Neste particular consideramos que o Presidente da Liga apesar dos méritos da sua proposta, não terá seguido a estratégia mais adequada ao optar pela confrontação que não terá sido a fórmula mais eficaz para abordar tão complexo problema. Teria sido porventura mais asizado ter escolhido a via prévia de sensibilização do Governo e dos Grupos Parlamentares para uma acção que revelava contornos passíveis de propiciar uma discussão séria e ajustada à realidade concreta do futebol português. Até porque é isso que se verifica em praticamente todos os países euopeus e será, mais tarde ou mais cedo, uma inevitabilidade em Portugal. Só não se sabe é quando.

Como se sabe, o monopólio da Olivedesportos de Joaquim Oliveira continua a dispor de amplos apoios nos mais diversos sectores e não vai ceder de mão beijada o que levou anos a construir e a solidificar. Por via disso permite-lhe influenciar as várias coordenadas do futebol português e definir, de harmonia com os seus interesses, a velocidade e o rumo a seguir pela esmagadora maioria de clubes que recebendo migalhas continuam a achar que nada deve mudar na organização do nosso futebol e têm por sistema bloqueado o seu progresso e desenvolvimento. O engessamento de quase todos eles ao Sistema imposto por aquela empresa, inibe-os de terem perspetivas diferentes das defendidas pelo monopolista.

Será isso, mais uma vez, que estará em equação amanhã na discussão sobre os modelos organizativos. Existindo a obrigatoriedade de inclusão do Boavista na I Liga para a época de 2014/2015 (caso evidentemente reuna todos os pressupostos para participar), parece evidente que o alargamento será de novo, certamente, o modelo a defender pela maioria. Mantendo-se os interesses e o conservadorismo dos dirigentes que continuam de pedra e cal ao leme dos clubes, não será arrojado prever que as propostas de novos modelos tenderão a ser ignoradas, não importando a sua bondade e a sua exequibilidade.

Por uma questão de princípio ainda que com contornos e definições estabelecidos na Lei de Bases do Sistema Desportivo, deve ser entregue às várias organizações do futebol as fórmulas organizativas e as decisões que respeitem ao futebol. Mas sempre que se constate que as várias instâncias desportivas revelam por sistema incapacidade para tratar e ultrapassar os seus próprios problemas, não vemos porque razão a tutela não poderá intervir no sentido de pôr ordem na mesa sem correr o risco de isso ser considerado uma ingerência. É que assistir impávida e serena ao despautério sistemático pode ser cómodo mas não resolve o problema de fundo que não só se mantem como se agrava.

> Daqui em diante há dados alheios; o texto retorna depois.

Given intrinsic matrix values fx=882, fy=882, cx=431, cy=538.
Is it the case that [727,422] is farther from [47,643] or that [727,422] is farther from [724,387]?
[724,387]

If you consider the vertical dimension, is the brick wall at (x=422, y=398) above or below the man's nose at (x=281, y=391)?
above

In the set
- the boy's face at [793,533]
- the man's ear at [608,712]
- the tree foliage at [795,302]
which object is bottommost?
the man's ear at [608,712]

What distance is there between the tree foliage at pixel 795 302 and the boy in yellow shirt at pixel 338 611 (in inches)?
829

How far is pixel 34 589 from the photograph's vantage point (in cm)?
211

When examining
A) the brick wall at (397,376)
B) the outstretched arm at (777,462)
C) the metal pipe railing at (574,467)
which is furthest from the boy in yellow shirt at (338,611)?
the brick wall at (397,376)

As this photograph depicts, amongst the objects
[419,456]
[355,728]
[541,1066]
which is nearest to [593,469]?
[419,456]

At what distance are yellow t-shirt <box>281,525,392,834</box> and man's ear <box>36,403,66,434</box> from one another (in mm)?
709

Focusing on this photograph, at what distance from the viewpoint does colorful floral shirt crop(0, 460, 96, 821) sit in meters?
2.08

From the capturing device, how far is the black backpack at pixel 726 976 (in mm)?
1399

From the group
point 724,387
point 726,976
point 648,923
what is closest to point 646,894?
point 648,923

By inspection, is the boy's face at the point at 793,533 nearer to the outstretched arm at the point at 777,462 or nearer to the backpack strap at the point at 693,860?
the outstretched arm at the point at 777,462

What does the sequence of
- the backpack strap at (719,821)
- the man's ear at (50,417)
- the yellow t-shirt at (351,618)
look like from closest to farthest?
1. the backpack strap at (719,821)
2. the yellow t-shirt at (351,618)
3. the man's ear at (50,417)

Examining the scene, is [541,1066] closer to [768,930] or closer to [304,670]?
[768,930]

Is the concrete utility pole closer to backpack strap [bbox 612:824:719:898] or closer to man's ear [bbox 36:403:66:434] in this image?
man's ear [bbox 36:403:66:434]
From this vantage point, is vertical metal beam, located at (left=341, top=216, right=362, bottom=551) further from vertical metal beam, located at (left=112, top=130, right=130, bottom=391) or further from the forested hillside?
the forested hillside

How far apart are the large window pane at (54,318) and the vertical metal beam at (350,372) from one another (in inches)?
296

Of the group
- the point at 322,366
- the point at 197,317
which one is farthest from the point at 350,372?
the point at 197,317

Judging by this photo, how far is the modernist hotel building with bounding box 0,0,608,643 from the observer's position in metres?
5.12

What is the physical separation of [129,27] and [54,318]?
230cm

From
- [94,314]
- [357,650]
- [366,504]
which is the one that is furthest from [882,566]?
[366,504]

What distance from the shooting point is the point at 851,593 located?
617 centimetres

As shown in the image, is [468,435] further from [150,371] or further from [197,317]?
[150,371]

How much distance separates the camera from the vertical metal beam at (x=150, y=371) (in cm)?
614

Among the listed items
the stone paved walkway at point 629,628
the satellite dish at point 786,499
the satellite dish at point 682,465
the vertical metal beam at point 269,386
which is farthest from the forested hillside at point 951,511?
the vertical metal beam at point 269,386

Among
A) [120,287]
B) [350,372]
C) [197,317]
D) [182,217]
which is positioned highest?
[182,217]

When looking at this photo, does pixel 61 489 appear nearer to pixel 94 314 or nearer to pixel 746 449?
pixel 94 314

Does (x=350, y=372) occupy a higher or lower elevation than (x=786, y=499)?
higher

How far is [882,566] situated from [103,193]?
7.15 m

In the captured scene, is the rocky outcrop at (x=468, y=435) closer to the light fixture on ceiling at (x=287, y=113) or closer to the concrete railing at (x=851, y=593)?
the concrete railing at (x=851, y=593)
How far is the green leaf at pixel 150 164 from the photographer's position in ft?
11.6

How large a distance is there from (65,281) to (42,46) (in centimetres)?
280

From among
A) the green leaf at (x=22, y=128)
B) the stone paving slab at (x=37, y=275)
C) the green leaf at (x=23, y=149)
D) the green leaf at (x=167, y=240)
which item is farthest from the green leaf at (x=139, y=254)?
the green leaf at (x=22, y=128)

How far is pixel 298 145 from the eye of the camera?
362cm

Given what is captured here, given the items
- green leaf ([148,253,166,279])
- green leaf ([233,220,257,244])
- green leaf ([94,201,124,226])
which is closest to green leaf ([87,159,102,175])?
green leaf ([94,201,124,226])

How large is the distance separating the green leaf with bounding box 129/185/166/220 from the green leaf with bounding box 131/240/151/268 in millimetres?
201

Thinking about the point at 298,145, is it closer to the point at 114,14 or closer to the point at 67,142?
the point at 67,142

Aguardemos por isso pela discussão em que, é bom que reflictam nisso, não estão só em causa os interesses imediatos de meia-dúzia de clubes. Em equação estão os modelos que poderão conduzir o futebol português a outros patamares de desenvolvimento e progresso ou, alternativamente o corporativismo que longe de resolver os problemas existentes, irá contribuir para mais um retrocesso no nosso futebol. Os interesses de muito poucos não deverão sobrepor-se aos interesses da maioria. Tenham isso bem presente!